It’s no secret that some of the finest hunting binoculars hail from Germany. Europe has long produced good glass, and at some point Germany became the eye of that storm. It’s easy to get lost in the sea of high-quality optics, though, especially if it’s your first sojourn into a particular price class. It’s important to note that European glass sometimes comes with European-style binocular designs, which don’t always sit well with hunters in North America. Steiner is hoping to bridge that gap with the release of its new HX series.
Founded in 1947, Steiner has produced high-quality hunting optics for decades. In 2008, Beretta Holding’s U.S.-based Burris division acquired the company. Operations are still located in Germany—so much so that, prior to the HX series, Steiner USA didn’t have much say in new product development. That’s changed, though, as Steiner works to further entrench itself within the American market. For the HX series, the two sides worked hand-in-hand to develop a binocular that would replace the company’s Nighthunter line in a way that would make it desirable on all continents.
The Nighthunter was originally crafted for low-light situations—specifically for hunting at, well, night. And while feral hogs and similar critters have helped bolster twilight hunting in the U.S., the majority of big-game hunting takes place during the day. That’s not to say the HX doesn’t deliver in low-light situations—it does so in spades and includes two models with 56mm objective lens diameters, to boot.
Among the changes is an updated frame. It’s not as rounded as some European designs and is meant to provide a more comfortable, ergonomic grip for extended glassing. The Makrolon polycarbonate housing and NBR rubber armor provide a unique, reliable grip, and make the binocular as durable as it feels. The company’s recognizable eyecups shield against side light and drafts for a clearer view, and can be folded down if you wear eyeglasses or simply don’t care for them. Steiner—which, in 1973, was the first company to produce nitrogen-filled binoculars—treats the HX series with its standard nitrogen pressure purge. Each binocular is sealed full of dry nitrogen pressurized to 14 psi to keep the optic’s interior fog-proof.
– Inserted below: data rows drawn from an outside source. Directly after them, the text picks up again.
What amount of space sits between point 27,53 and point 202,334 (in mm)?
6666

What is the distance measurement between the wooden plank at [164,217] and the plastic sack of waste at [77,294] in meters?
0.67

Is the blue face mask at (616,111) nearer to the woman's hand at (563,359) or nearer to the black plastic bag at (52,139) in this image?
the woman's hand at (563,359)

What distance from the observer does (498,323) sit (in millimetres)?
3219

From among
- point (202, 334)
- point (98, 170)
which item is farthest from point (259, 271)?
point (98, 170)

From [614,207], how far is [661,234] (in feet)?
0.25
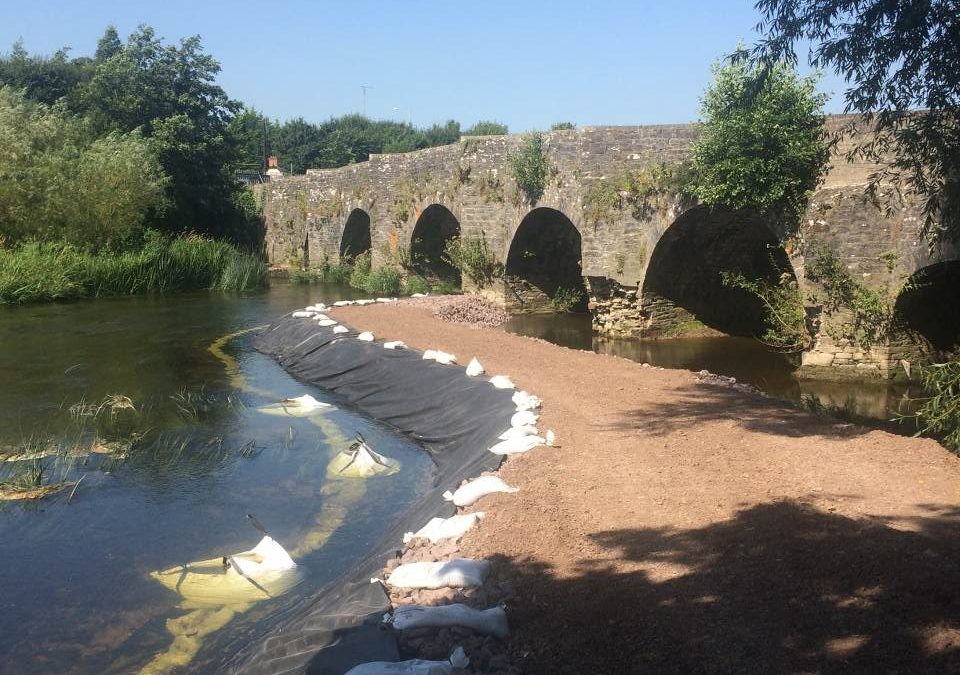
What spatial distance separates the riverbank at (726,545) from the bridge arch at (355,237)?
1925cm

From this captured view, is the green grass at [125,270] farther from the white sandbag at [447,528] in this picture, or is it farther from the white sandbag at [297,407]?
the white sandbag at [447,528]

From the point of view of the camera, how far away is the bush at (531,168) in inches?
666

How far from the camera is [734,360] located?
1418cm

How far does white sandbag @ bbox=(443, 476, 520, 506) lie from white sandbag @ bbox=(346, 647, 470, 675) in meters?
2.17

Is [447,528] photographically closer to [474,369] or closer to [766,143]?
[474,369]

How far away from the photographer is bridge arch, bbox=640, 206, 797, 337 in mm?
14773

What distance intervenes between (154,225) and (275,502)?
22020 millimetres

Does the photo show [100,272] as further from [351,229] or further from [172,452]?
[172,452]

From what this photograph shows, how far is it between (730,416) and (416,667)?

One of the hallmarks of the HX series is what Steiner calls its Fast-Close-Focus system. In short, the binocular’s central focusing wheel requires minimal rotation, allowing you to get a clear picture of your objective all that much faster. The concept was created for birders, who often have to be quick on the draw, so to speak, to get a good look at their subject. Though some birders might balk at being compared to hunters, Steiner realized the two groups shared some of the same priorities, and so the Fast-Close-Focus system was carried over into the hunting lines. It works, too: I had to apply surprisingly little rotation to adjust my focus while comparing turkeys at vastly different distances.
The binocular’s lenses are coated with a hydrophobic molecular coating, which keeps the surface smooth enough to repel most dirt, dust, snow and fingerprints. Water shouldn’t cling to them, either. The view is excellent. Light transmission doesn’t disappoint, and images are crisp and bright. In this industry, it’s not uncommon for an editor to use more than a dozen different binoculars in a given year. It’s not often one stands out as much as the HX.
At its core, the Steiner HX series is designed as an olive branch to the U.S. market—it packs high-quality German glass into a package that’s meant to be familiar to the American hunter, and at a price that’s upper-middle class yet not eye-popping. The result is a binocular that will find a home with more than a few big-game hunters here in the States.